The group looked at the recruits not only as physicians, but also as potential neighbours. “We looked at them as a whole person. What are their interests, their passions? What do we have in Fort St. James that can support those passions?” To learn more about the physicians, the committee asked to view each candidate’s resumé ahead of his or her visit and then tailored each individual’s community tour to address their interests. For example, Drs. Pieter and Marlie Van Zyl, a young South African couple who eventually chose to settle in Fort St. James, expressed an interest in aboriginal health, so the committee included a visit to the progressive Nak’azdli First Nations Health Centre as part of their tour. The committee also flew the Van Zyls via helicopter to a remote first nations reserve served by Fort St. James physicians. Over the course of two days, the committee guided the Van Zyls through the community’s schools and available accommodations, and also introduced them to young professionals living in the community. “When a candidate has an understanding of his or her medical role and of our community – it’s a lot easier to make a decision,” says McCormick. “Prospects get to know from their visits that the community is welcoming and committed to them.”
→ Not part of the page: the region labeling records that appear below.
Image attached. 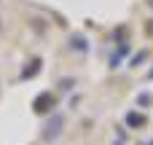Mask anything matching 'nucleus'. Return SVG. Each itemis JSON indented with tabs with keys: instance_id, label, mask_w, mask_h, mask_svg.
<instances>
[{
	"instance_id": "nucleus-1",
	"label": "nucleus",
	"mask_w": 153,
	"mask_h": 145,
	"mask_svg": "<svg viewBox=\"0 0 153 145\" xmlns=\"http://www.w3.org/2000/svg\"><path fill=\"white\" fill-rule=\"evenodd\" d=\"M56 105V100H54V94L51 91H46V94H40L35 102H32V108H35V113H46V110H51Z\"/></svg>"
},
{
	"instance_id": "nucleus-2",
	"label": "nucleus",
	"mask_w": 153,
	"mask_h": 145,
	"mask_svg": "<svg viewBox=\"0 0 153 145\" xmlns=\"http://www.w3.org/2000/svg\"><path fill=\"white\" fill-rule=\"evenodd\" d=\"M126 124H129V126H143V124H145V116H140V113H129V116H126Z\"/></svg>"
},
{
	"instance_id": "nucleus-3",
	"label": "nucleus",
	"mask_w": 153,
	"mask_h": 145,
	"mask_svg": "<svg viewBox=\"0 0 153 145\" xmlns=\"http://www.w3.org/2000/svg\"><path fill=\"white\" fill-rule=\"evenodd\" d=\"M38 70H40V59H32V62H30V67L22 73V78H30V75H35Z\"/></svg>"
},
{
	"instance_id": "nucleus-4",
	"label": "nucleus",
	"mask_w": 153,
	"mask_h": 145,
	"mask_svg": "<svg viewBox=\"0 0 153 145\" xmlns=\"http://www.w3.org/2000/svg\"><path fill=\"white\" fill-rule=\"evenodd\" d=\"M73 46H78V48H81V51H83V48H86V40H83V38H81V35H78V38H73Z\"/></svg>"
}]
</instances>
By July 2012, Fort St. James and Northern Health had successfully recruited three young physicians. “The recruitment was a true partnership between Northern Health and the community,” says Michael McMillan, Chief Operating Officer, Northern Interior Health Service Delivery Area, Northern Health. “The community deserves the credit for making the [new] doctors feel welcomed and wanted.” Shortly after the recruitment, a new issue emerged: the three new physicians wanted to focus on the provision of care and service to patients and were not interested in privately managing the town’s health clinic. The community was at a bit of a loss as to what steps to take next, until Northern Health proposed that the clinic be run as a not-for-profit venture. “There was lots of discussion about that idea,” says McCormick. “We asked ourselves ‘is that really our responsibility? Could we partner with Northern Health?’” The community has existing partnerships with Northern Health to run Assisted Living and other health programs; however, this would be a much bigger venture.

Eventually, the community agreed to form a society and undertake the operation of the clinic. This solution, however, is not one that McCormick would recommend for all rural BC communities. Fort St. James has a long history of volunteerism – the local ski hill, golf course, and curling rink are all successfully managed and run by private societies using a cost-recovery model. Operating the local health clinic as a not-for-profit venture is a natural solution for this strongly community-driven population. McCormick freely admits that this solution is the ‘typical flavour’ for Fort St. James and advises that any community thinking of running a clinic needs to look at their community and what their unique strengths are. “The model that works for us might not fit a community down the road.”

The clinic’s society has nine board members that are currently learning how to best support the medical staff. Future plans include expanding existing clinic facilities to accommodate three (or potentially five) physicians, and evaluating how to provide additional health programming. “We’re definitely consulting with the community and Northern Health on how to best achieve these goals,” says McCormick.

McCormick attributes Fort St. James’ recruitment success to the community’s ability to own the situation. “I think that when we’re allowed to solve our own problems and invest in the solution, our community becomes stronger.”